I ricordi hanno dei “confini”
Durante le registrazioni, ai pazienti sono stati mostrati dei filmati contenenti diversi tipi di “confini cognitivi” ovvero delle transizioni che si ritiene siano in grado di provocare dei cambiamenti nel modo in cui il cervello memorizza i ricordi e decreta l’inizio e la fine di un ricordo.
Sostanzialmente si trattava di due tipi di confini cognitivi: il “confine morbido” in cui una scena si interrompe con un altra scienza che continua la narrazione della stessa storia; ed un “confine rigido” in cui la narrazione di un evento è interrotta dalla narrazione di un altro evento completamente diverso.
Mentre i filmati venivano mostrati ai pazienti, il team ha preso nota delle risposte dell’attività cerebrale alla visione dei filmati, notando la risposta di due distinti gruppi di cellule, tramite un aumento della loro attività, ai diversi tipi di confini. Un gruppo di cellule, denominate “cellule di confine” ha aumentato la sua attività sia in risposta a un confine morbido che a uno rigido rigido. Mentre un secondo gruppo di cellule, denominato “cellule degli eventi”, ha risposto solo ai confini rigidi.
Queste osservazioni hanno portato i ricercatori ad ipotizzare che la creazione di una nuova memoria, ovvero di un nuovo ricordo, si ha quando vi sono picchi di attività sia delle cellule di confine che di quelle degli eventi, una condizione presente solo quando il soggetto si trova in presenza di un confine rigido. Quindi in presenza di un confine rigido si crea un nuovo evento, mentre i confini morbidi aggiungono particolari allo stesso evento, che verrà poi chiuso dal presentarsi di un nuovo confine rigido.
Ecco come il cervello riesce a trovare un ricordo nel suo “magazzino”
Partendo da queste basi, i ricercatori hanno proseguito il loro studio per cercare di comprendere come il cervello fosse in grado di richiamare alla memoria i ricordi immagazzinati e il modo in cui questo processo si collega all’attivazione delle cellule di confine e degli eventi. Il team di ricerca ha ipotizzato che il cervello utilizzi i picchi di confine come indicatori per cercare tra i ricordi passati. Quando il cervello trova dunque uno schema di accensione che sembra familiare a quello che sta cercando, allora “apre” quell’evento.

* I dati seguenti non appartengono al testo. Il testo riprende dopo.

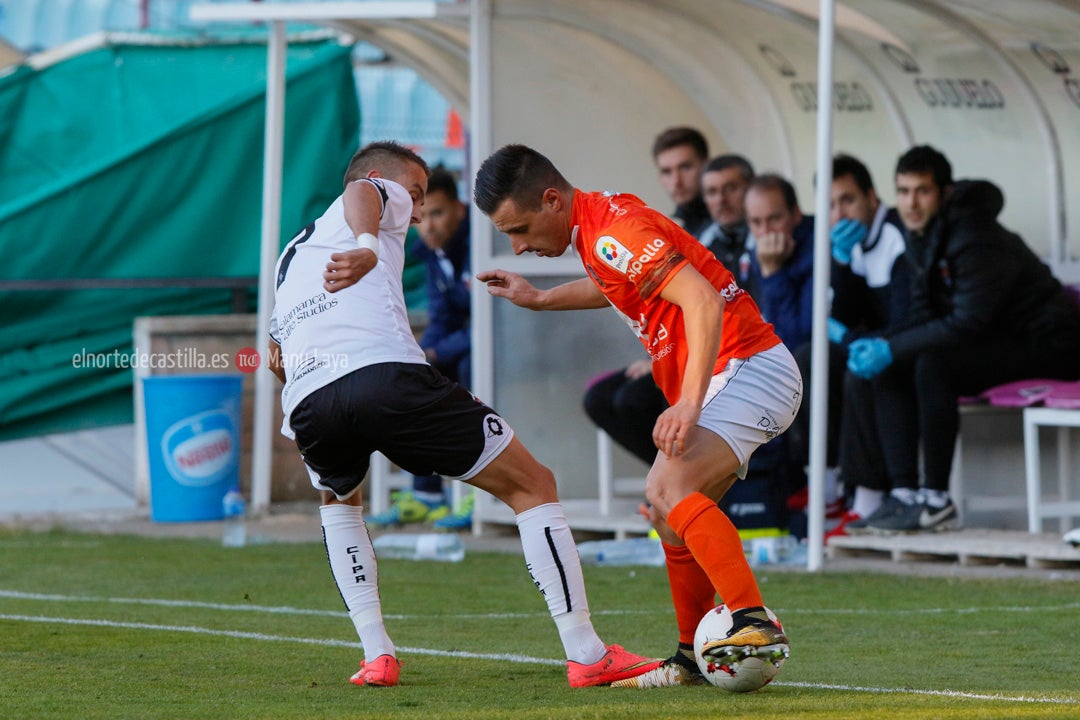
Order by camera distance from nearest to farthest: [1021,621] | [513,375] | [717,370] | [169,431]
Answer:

Per dimostrare questa teoria ai partecipanti è stata mostrata una serie di immagini fisse e gli è stato chiesto di stabilire se si trattava di immagini presenti nei filmati che avevano appena visto. I ricercatori hanno notato che i partecipanti avevano maggiori probabilità di ricordare le immagini viste subito dopo un confine rigido o morbido, ovvero quando il loro cervello ha creato una nuovo “evento”.
Inoltre ai partecipanti allo studio sono state mostrate coppie di immagini tratte dai filmati che avevano appena visto e gli è stato chiesto quale delle due immagini fosse apparsa per prima nel filmato. Il team ha scoperto con questo ulteriore test che si presentavano maggiori difficoltà nel collocare temporalmente le due immagini se queste si trovavano su lati diversi di un confine rigido, forse perché erano stati collocati in “eventi”, dunque ricordi, diversi.

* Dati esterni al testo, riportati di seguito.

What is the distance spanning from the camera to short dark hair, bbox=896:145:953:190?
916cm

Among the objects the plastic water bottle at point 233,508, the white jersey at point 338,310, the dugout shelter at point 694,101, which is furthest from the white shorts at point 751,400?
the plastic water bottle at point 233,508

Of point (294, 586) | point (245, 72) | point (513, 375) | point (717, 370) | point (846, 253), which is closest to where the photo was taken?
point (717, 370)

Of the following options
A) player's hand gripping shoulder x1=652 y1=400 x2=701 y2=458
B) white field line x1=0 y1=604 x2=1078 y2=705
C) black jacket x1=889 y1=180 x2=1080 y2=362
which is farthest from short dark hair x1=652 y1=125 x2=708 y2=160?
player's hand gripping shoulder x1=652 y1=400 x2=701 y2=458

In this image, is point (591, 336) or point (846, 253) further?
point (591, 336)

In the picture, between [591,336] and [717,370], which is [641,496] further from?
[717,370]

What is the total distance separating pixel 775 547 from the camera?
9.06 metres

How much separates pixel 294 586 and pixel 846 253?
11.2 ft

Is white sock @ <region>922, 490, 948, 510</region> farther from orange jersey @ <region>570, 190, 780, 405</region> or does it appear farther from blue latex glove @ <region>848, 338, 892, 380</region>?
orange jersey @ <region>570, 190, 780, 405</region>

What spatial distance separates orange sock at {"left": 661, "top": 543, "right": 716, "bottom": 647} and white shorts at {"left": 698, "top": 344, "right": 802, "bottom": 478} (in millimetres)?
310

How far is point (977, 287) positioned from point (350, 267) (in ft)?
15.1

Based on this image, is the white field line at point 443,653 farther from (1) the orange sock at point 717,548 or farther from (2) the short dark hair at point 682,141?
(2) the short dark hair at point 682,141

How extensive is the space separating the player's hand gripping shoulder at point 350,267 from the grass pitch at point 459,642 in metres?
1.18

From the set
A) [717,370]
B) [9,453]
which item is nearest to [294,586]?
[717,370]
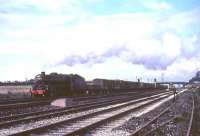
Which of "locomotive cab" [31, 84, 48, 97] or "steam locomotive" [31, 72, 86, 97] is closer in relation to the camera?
"locomotive cab" [31, 84, 48, 97]

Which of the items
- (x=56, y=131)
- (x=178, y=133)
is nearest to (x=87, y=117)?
(x=56, y=131)

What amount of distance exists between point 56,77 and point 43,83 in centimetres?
423

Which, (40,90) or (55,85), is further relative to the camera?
(55,85)

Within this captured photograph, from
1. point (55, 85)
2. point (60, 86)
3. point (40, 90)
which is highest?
point (55, 85)

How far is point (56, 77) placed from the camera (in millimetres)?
49344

I risultati di questa ricerca dunque, ci danno nuove informazioni sul modo in cui il cervello umano crea, immagazzina e recupera i ricordi. Inoltre, visto che questa creazione e divisione degli eventi è un processo che può essere influenzato nelle persone con disturbi della memoria, queste intuizioni potrebbero essere applicate allo sviluppo di nuove terapie per questa categoria di disturbi neurologici.